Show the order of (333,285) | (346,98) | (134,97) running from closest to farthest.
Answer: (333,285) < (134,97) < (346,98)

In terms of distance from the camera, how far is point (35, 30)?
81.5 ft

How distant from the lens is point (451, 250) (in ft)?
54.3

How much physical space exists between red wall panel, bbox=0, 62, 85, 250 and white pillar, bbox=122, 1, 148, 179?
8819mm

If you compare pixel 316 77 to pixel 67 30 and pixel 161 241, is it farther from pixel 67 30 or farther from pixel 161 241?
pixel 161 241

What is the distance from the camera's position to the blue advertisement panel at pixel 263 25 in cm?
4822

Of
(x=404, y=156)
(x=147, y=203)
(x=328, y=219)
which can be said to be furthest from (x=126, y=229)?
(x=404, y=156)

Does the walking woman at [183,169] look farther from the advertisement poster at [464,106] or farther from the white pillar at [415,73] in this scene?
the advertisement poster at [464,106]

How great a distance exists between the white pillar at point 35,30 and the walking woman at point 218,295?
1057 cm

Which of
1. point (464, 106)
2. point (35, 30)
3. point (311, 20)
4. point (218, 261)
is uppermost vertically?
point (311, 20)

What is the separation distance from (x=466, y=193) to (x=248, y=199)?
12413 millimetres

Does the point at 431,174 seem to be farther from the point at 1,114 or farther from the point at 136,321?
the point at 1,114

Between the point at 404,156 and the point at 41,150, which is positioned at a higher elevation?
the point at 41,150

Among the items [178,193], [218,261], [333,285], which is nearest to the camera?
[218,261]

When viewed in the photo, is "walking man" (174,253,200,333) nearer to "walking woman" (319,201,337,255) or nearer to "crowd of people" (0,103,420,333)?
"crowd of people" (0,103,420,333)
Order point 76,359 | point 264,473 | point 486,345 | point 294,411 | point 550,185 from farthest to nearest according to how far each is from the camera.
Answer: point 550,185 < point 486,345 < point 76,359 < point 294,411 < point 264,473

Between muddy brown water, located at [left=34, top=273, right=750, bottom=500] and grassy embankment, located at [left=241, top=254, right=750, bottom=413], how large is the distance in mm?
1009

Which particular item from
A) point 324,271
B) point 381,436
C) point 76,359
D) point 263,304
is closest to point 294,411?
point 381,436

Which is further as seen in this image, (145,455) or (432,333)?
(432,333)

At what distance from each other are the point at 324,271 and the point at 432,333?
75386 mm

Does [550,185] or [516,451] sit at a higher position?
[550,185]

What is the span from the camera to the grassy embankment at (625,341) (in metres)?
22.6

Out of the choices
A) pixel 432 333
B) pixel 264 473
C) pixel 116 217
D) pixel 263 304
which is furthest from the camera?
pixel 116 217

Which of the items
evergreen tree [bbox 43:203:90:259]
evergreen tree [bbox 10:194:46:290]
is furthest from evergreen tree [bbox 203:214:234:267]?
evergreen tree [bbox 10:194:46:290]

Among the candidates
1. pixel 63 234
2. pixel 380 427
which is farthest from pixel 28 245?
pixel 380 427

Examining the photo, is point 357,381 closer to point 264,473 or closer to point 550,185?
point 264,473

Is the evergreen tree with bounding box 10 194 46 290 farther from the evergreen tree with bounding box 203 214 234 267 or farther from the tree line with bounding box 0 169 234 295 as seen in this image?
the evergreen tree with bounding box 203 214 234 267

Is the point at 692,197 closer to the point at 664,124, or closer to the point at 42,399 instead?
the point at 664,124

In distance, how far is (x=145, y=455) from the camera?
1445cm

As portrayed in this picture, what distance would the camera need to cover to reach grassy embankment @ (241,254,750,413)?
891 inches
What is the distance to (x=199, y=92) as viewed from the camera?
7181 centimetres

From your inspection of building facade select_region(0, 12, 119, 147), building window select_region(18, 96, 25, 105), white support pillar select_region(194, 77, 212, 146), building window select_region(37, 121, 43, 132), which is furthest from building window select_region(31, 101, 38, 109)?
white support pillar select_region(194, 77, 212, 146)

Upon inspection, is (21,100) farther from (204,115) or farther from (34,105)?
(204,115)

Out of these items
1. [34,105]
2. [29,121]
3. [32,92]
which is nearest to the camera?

──────────

## [Exercice court]
Recopiez intégralement la liste ci-dessus, ligne par ligne et sans rien y changer.

## [Réponse à l'exercice]
Show the order of (333,285) | (346,98) | (134,97) running from closest to farthest.
Answer: (333,285) < (134,97) < (346,98)

In terms of distance from the camera, how far is point (35, 30)?
81.5 ft

How distant from the lens is point (451, 250) (in ft)?
54.3

How much physical space exists between red wall panel, bbox=0, 62, 85, 250 and white pillar, bbox=122, 1, 148, 179?
8819mm

If you compare pixel 316 77 to pixel 67 30 and pixel 161 241, is it farther from pixel 67 30 or farther from pixel 161 241?
pixel 161 241

What is the distance from the camera's position to the blue advertisement panel at pixel 263 25 in cm?
4822

Of
(x=404, y=156)
(x=147, y=203)
(x=328, y=219)
which can be said to be furthest from (x=126, y=229)?
(x=404, y=156)

Does the walking woman at [183,169] look farther from the advertisement poster at [464,106] or farther from the white pillar at [415,73] in this scene?
the advertisement poster at [464,106]

How great a distance exists between the white pillar at point 35,30 and the walking woman at point 218,295?
1057 cm

Which of
1. point (464, 106)
2. point (35, 30)
3. point (311, 20)
4. point (218, 261)
is uppermost vertically?
point (311, 20)

What is the separation distance from (x=466, y=193) to (x=248, y=199)?
12413 millimetres

Does the point at 431,174 seem to be farther from the point at 1,114 or farther from the point at 136,321?
the point at 1,114

Between the point at 404,156 and the point at 41,150, which is positioned at a higher elevation?
the point at 41,150

Among the items [178,193], [218,261], [333,285], which is nearest to the camera?
[218,261]

When viewed in the photo, is "walking man" (174,253,200,333) nearer to "walking woman" (319,201,337,255) or nearer to "crowd of people" (0,103,420,333)?
"crowd of people" (0,103,420,333)
Order point 76,359 | point 264,473 | point 486,345 | point 294,411 | point 550,185 from farthest to nearest according to how far each is from the camera.
Answer: point 550,185 < point 486,345 < point 76,359 < point 294,411 < point 264,473

Between muddy brown water, located at [left=34, top=273, right=750, bottom=500] and grassy embankment, located at [left=241, top=254, right=750, bottom=413], how large is the distance in mm?
1009

Which particular item from
A) point 324,271
B) point 381,436
C) point 76,359
D) point 263,304
is closest to point 294,411?
point 381,436

Which is further as seen in this image, (145,455) or (432,333)?
(432,333)

At what distance from each other are the point at 324,271 and the point at 432,333?
75386 mm

Does [550,185] or [516,451] sit at a higher position?
[550,185]

What is the span from the camera to the grassy embankment at (625,341) (in metres)?
22.6

Out of the choices
A) pixel 432 333
B) pixel 264 473
C) pixel 116 217
D) pixel 263 304
which is furthest from the camera?
pixel 116 217

Which of the items
evergreen tree [bbox 43:203:90:259]
evergreen tree [bbox 10:194:46:290]
is furthest from evergreen tree [bbox 203:214:234:267]?
evergreen tree [bbox 10:194:46:290]

Among the candidates
1. pixel 63 234
2. pixel 380 427
which is farthest from pixel 28 245?
pixel 380 427

Examining the photo, is point 357,381 closer to point 264,473 or closer to point 550,185?
point 264,473

Is the evergreen tree with bounding box 10 194 46 290 farther from the evergreen tree with bounding box 203 214 234 267 or farther from the tree line with bounding box 0 169 234 295 as seen in this image?
the evergreen tree with bounding box 203 214 234 267

Is the point at 692,197 closer to the point at 664,124, or closer to the point at 42,399 instead?
the point at 664,124

In distance, how far is (x=145, y=455) from the camera?
1445cm

As portrayed in this picture, what distance would the camera need to cover to reach grassy embankment @ (241,254,750,413)?
891 inches
What is the distance to (x=199, y=92) as viewed from the camera?
7181 centimetres

From your inspection of building facade select_region(0, 12, 119, 147), building window select_region(18, 96, 25, 105), white support pillar select_region(194, 77, 212, 146), building window select_region(37, 121, 43, 132), which is furthest from building window select_region(31, 101, 38, 109)?
white support pillar select_region(194, 77, 212, 146)

Upon inspection, is (21,100) farther from (204,115) or farther from (34,105)?
(204,115)

Out of these items
1. [34,105]
2. [29,121]
3. [32,92]
which is nearest to the camera?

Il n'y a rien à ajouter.